### EXERCISE DETAILS
Using the listing below, give again exactly the lines from the line with "water turtles : Stock Photo" to the line with "Hundeportraits 2019 (Wandkalender", inclusive, without the pictures.

### RECORDS SHOWN
-- Opening Marker --

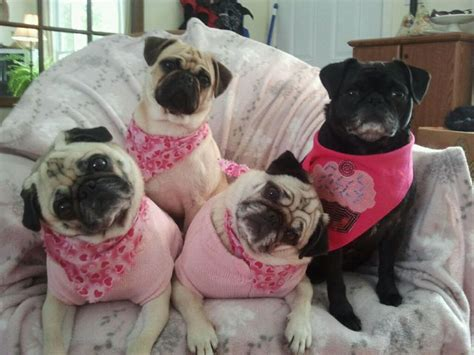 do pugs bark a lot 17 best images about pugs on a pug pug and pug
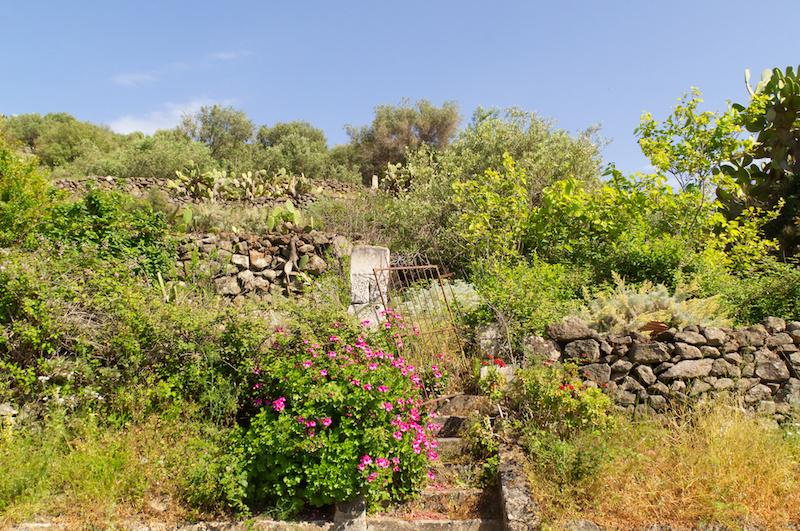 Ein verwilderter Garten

-- Closing Marker --
-- Opening Marker --

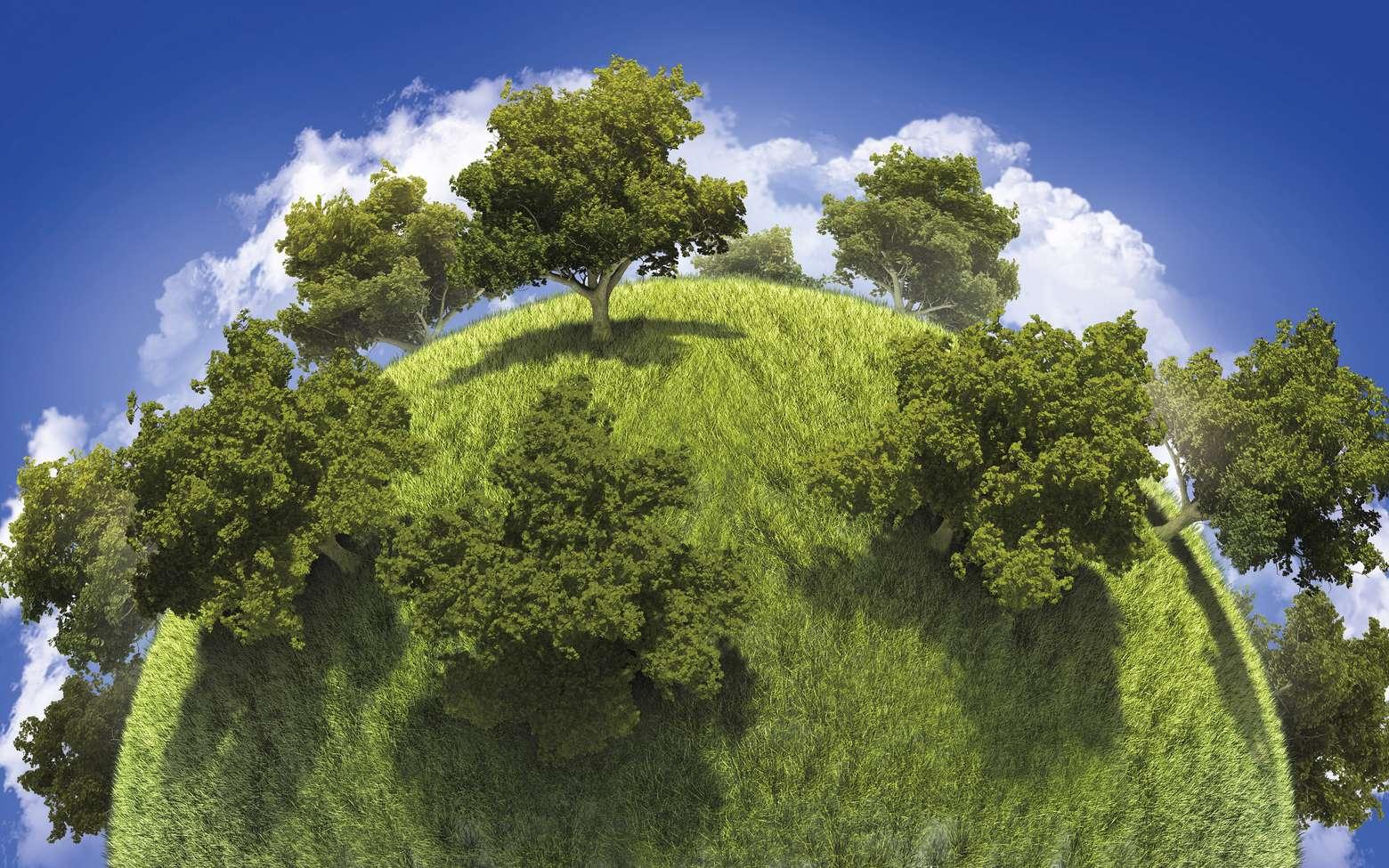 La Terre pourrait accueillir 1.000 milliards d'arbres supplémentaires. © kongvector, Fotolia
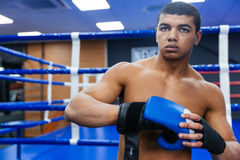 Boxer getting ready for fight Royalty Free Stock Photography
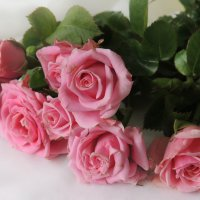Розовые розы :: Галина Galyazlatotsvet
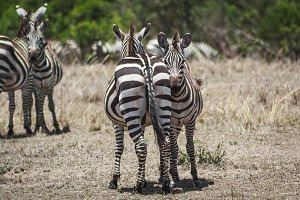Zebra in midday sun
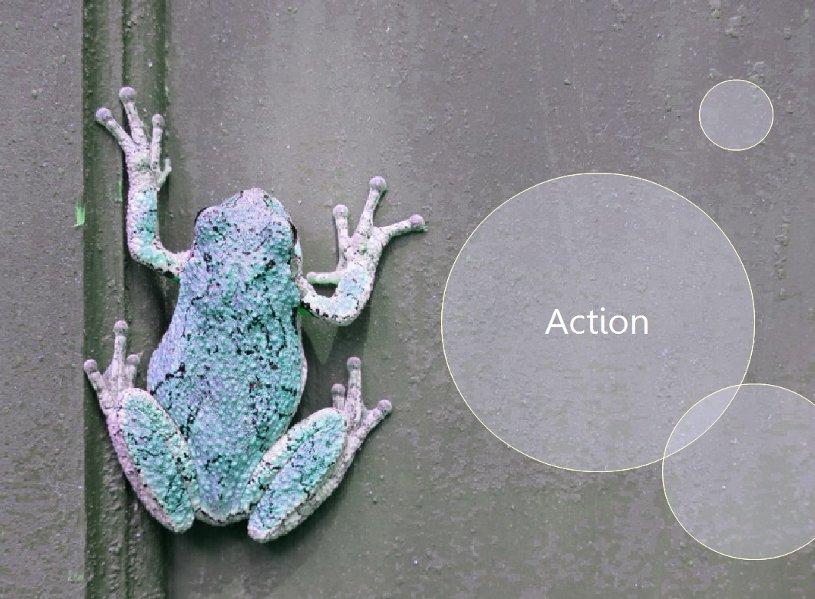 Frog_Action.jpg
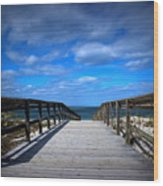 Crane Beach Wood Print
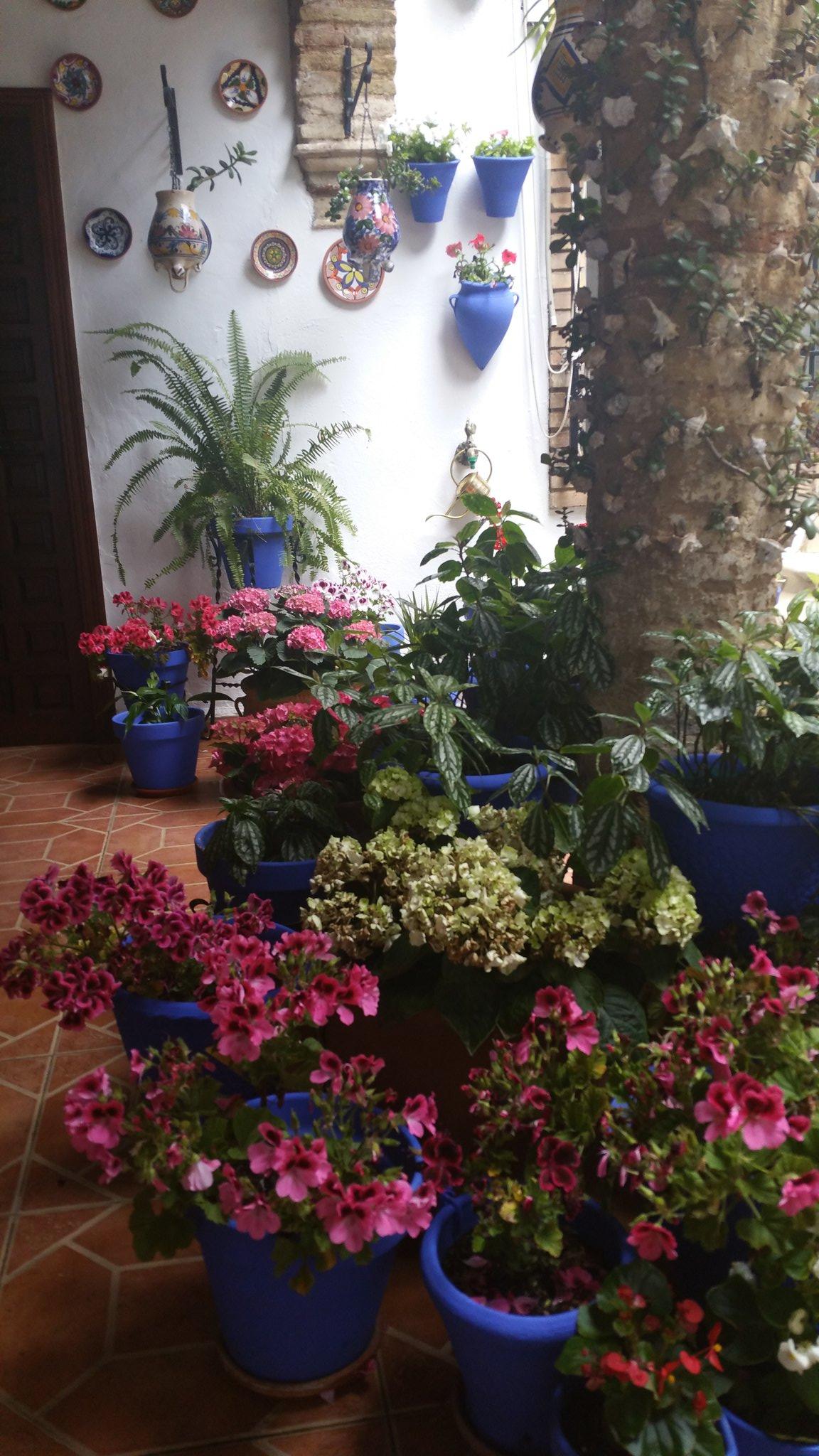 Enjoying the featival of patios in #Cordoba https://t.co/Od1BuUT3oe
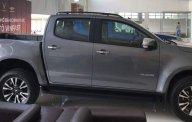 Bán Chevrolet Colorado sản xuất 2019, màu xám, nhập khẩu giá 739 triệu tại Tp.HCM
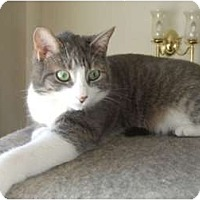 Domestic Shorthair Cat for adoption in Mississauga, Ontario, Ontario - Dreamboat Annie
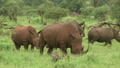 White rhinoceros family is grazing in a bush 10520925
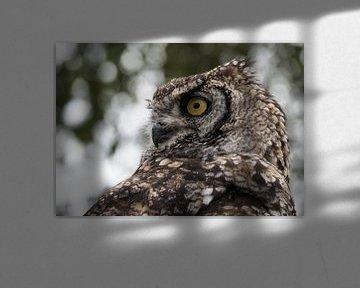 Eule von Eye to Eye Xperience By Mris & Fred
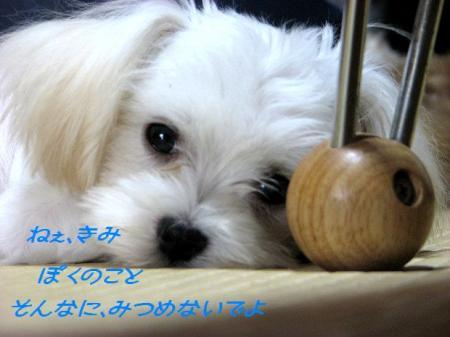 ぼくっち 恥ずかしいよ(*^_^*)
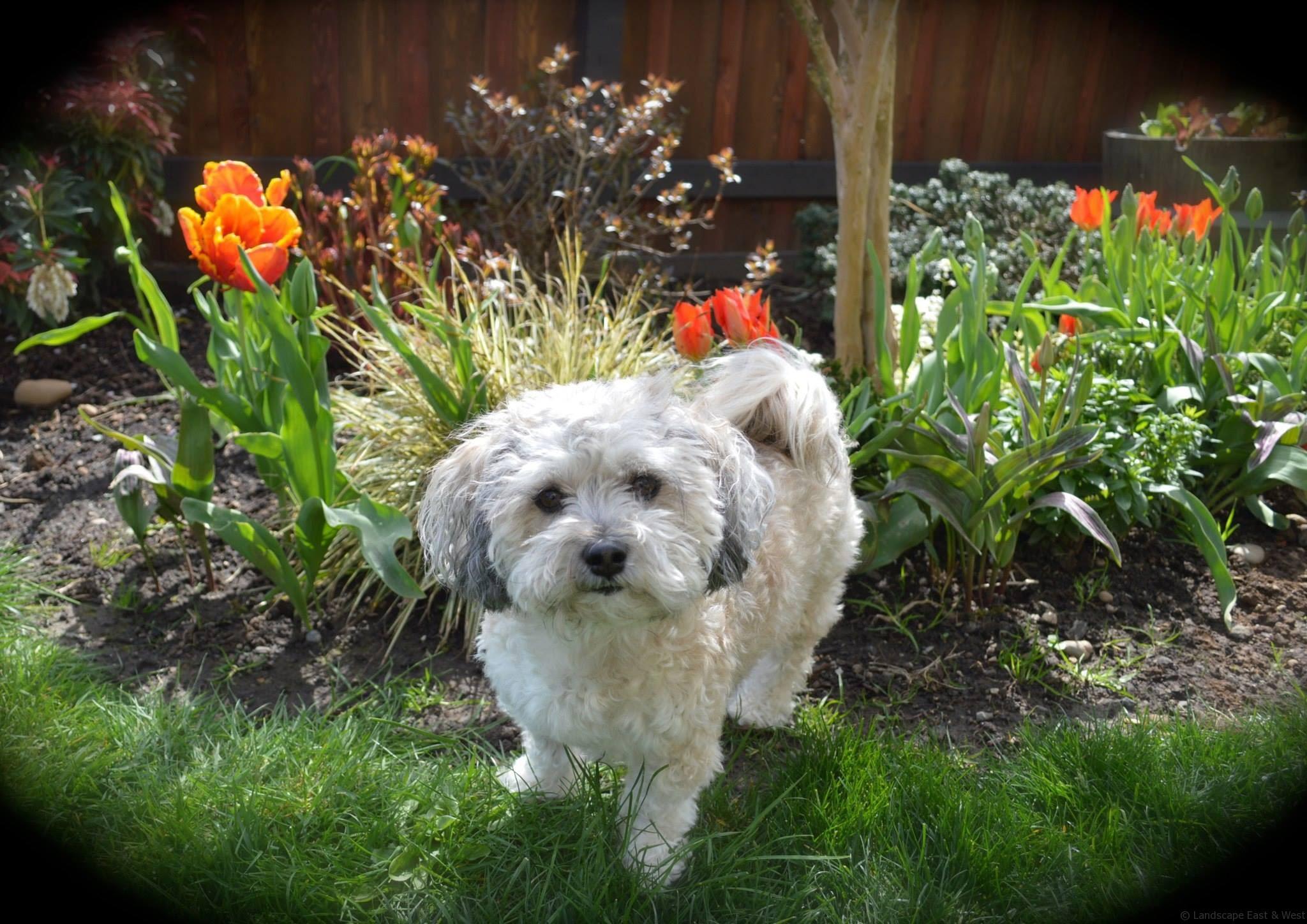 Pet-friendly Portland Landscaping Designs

-- Closing Marker --
-- Opening Marker --

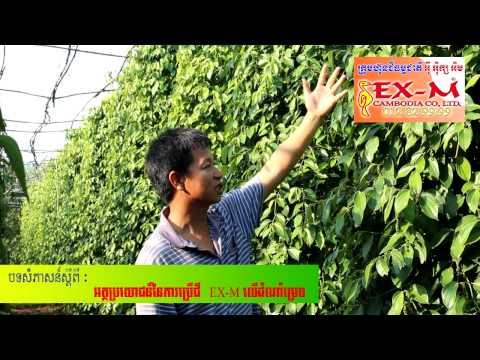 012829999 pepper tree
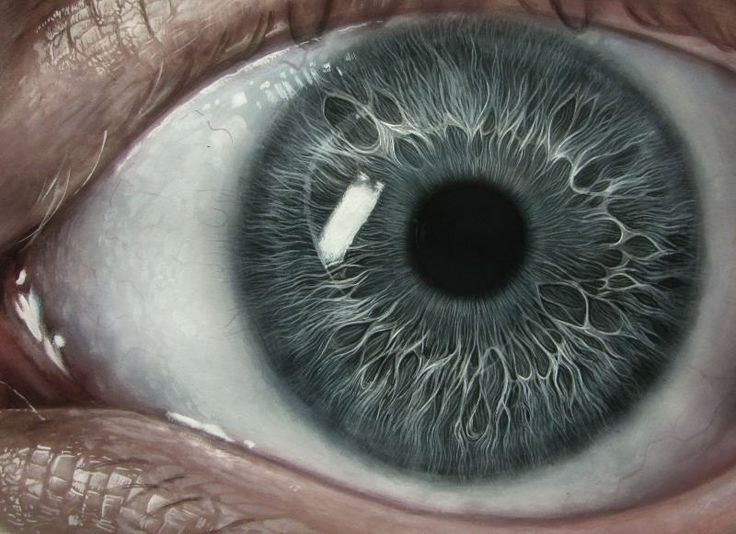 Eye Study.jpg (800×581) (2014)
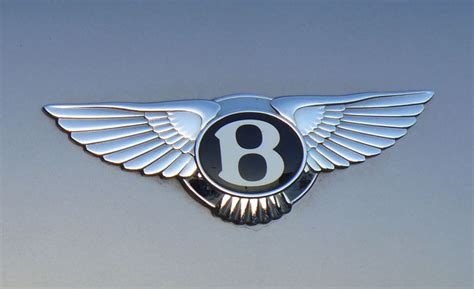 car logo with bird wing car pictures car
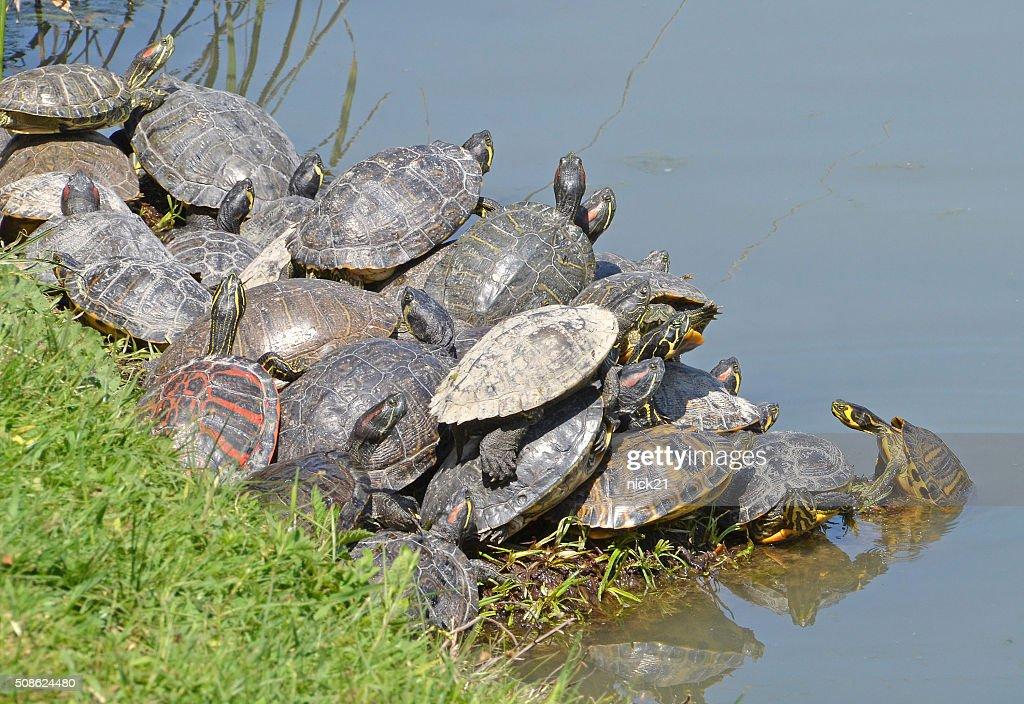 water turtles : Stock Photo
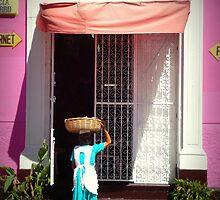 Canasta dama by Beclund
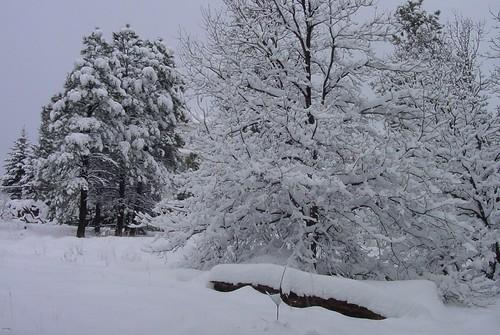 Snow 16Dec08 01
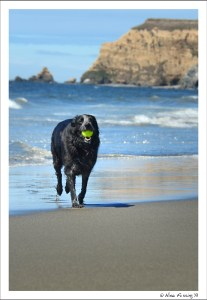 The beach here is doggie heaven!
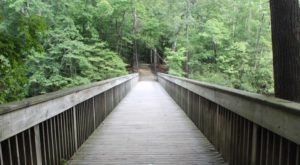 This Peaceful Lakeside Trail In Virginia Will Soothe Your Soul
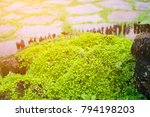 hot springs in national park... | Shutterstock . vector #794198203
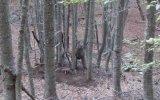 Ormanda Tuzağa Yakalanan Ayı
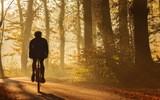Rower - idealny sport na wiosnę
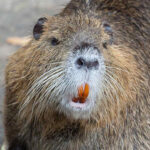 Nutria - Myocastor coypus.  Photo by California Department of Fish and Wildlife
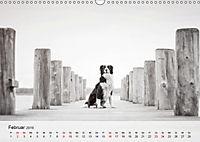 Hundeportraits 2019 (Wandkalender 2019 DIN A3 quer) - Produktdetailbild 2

-- Closing Marker --

### ANSWER BELOW
 water turtles : Stock Photo
 Canasta dama by Beclund
 Snow 16Dec08 01
 The beach here is doggie heaven!
 This Peaceful Lakeside Trail In Virginia Will Soothe Your Soul
 hot springs in national park... | Shutterstock . vector #794198203
 Ormanda Tuzağa Yakalanan Ayı
Rower - idealny sport na wiosnę
 Nutria - Myocastor coypus.  Photo by California Department of Fish and Wildlife
 Hundeportraits 2019 (Wandkalender 2019 DIN A3 quer) - Produktdetailbild 2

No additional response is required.